Mozart’s The Magic Flute described as, “An exotic fairy tale with mystical elements” (The Penguin Concise Guide to Opera, ed. Amanda Holden, 2005) with a Masonic subplot is one of my favourite operas. I have seen several productions and last September (2009) was fortunate to attend Günter Krämer’s splendid contemporary staging at the Deutsche Oper, Berlin. Beecham’s celebrated version is a studio recording that he recorded at the Beethovensaal in Berlin principally in November 1937. Beecham had to return to Berlin in February/March 1938 for a couple more recording sessions and almost completed the score. Producer Walter Legge used a virtually all-German cast and it seems that he audaciously replaced a few members of the Berlin Philharmonic Orchestra strategically with players from the Berlin State Opera Orchestra. The Queen of the Night’s aria O zitt’re nicht, mein lieber Sohn (Tremble not, my dear son) was the one set-piece that had to be recorded later in March with Bruno Seidler-Winkler conducting the Berlin State Opera Orchestra. Incidentally, Beecham chose to omit the spoken dialogue and also the majority of the recitative passages. The roles of the Three Boys are taken by female singers, the sopranos Irma Beilke and Carla Spletter with Rut Berglund, a contralto.
 
It seems that Beecham’s set was the first complete recording. As far as I know it was originally issued in mid-1938 by the HMV label as part of their Mozart Opera Society series. Over four volumes, two for each act, the set comprised nineteen 78rpm records.
 
Mozart’s composition of The Magic Flute in 1791 partially overlapped with his writing of the Requiem a score he never lived to complete. A couple of months before his death the composer was to conduct the opera’s première in September 1791 at the Theatre auf der Wieden, Vienna. It was an immediate success. It is testament to Mozart’s capacity that at a time towards the end of his life, tormented by failing physical and mental health, and mounting debts that he could write music of such vital energy, japery and fantasy. The success was such that following its première the opera was staged over 230 times in its first ten years at impresario Emanuel Schikaneder’s Theatre auf der Wieden.
 
The opera gets off to a flying start with Beecham’s rousing rendition of the Overture - so light and attractive and bursting with energy. The introduction to act one is impressive. In Zu Hilfe! Zu Hilfe! (O help me, oh help me!) after being chased by a enormous serpent a near-breathless Tamino meets the Three Ladies who emerge from a temple to kill the reptile. The Three Ladies, servants to the Queen of the Night are compelling performers, splendidly blending their well balanced tones.
 
In Papageno’s air Der Vogelfänger bin ich ja (My profession is bird catching, you know) the highly convincing Gerhard Hüsch displays his durable baritone with bright and clear diction in a performance that just skips with freshness. I enjoyed the glorious flute playing that accompanies Papageno. In his second act air Ein Mädchen oder Weibchen (I’d like a young wife to comfort me) Papageno is dreaming of the future, with suggestions of despondency, whilst ringing his magic bells. Here the excellent Hüsch has lowered his voice to demonstrate a smooth and dusky timbre.

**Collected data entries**

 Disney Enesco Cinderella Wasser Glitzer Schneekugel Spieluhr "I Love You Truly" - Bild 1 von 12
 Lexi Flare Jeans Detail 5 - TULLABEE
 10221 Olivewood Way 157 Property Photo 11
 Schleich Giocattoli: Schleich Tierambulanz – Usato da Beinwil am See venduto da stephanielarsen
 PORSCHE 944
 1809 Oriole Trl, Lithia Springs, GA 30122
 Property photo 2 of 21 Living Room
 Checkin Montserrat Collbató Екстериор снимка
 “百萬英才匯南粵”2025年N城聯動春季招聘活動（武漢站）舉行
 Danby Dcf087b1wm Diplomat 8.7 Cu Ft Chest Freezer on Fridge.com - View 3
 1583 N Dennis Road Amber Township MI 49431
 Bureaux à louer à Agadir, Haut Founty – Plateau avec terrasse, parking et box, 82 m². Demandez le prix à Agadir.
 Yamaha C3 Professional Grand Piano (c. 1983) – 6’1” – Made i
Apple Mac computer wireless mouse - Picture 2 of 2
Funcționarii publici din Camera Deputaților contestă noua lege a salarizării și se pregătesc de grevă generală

**LIST OF TASKS**
**a.** List every singer named in full in the review of Beecham's Magic Flute recording.
**b.** Reproduce the review of Beecham's Magic Flute recording word for word from "The opera gets" to "well balanced tones.".
**c.** Carry on the review of Beecham's Magic Flute recording from the point where it stops.

**RESPONSES TO THE EXERCISE**
**a.**
Irma Beilke
Carla Spletter
Rut Berglund
Gerhard Hüsch

**b.**
The opera gets off to a flying start with Beecham’s rousing rendition of the Overture - so light and attractive and bursting with energy. The introduction to act one is impressive. In Zu Hilfe! Zu Hilfe! (O help me, oh help me!) after being chased by a enormous serpent a near-breathless Tamino meets the Three Ladies who emerge from a temple to kill the reptile. The Three Ladies, servants to the Queen of the Night are compelling performers, splendidly blending their well balanced tones.

**c.**
 
Burning with passion Helge Roswaenge as the love-struck Tamino gives a splendid performance of her air Dies Bildnis ist bezaubernd schön (This image is captivating and beautiful). I was also impressed by the air Wie stark ist nicht dein Zauberton (Now I see your powerful magic spell) where a joyous Tamino offers his gratitude to the Gods. With impressive assurance the tenor Roswaenge delivers his tender love song with vivid and penetrating enunciation, using only minimal vibrato.
 
As the Queen of the Night the girlish tones of Erna Berger would initially seem not sufficiently full for this mature and imposing character. Yet any casting reservations soon evaporate and Berger proves to be an inspired choice. In her aria O zittre nicht, mein lieber Sohn! (Don’t be afraid, dear son) the soprano comes across as especially secure in her mid-top register. There is little noticeable vibrato to affect her light creamy timbre. Justly celebrated the Queen of the Night’s act two aria Der Hölle Rache kocht in meinem Herzen (My heart is afire with hellish vengeance) makes considerable coloratura demands that the impressive Berger, if a touch deliberately, surmounts with a thrilling and vehement attack.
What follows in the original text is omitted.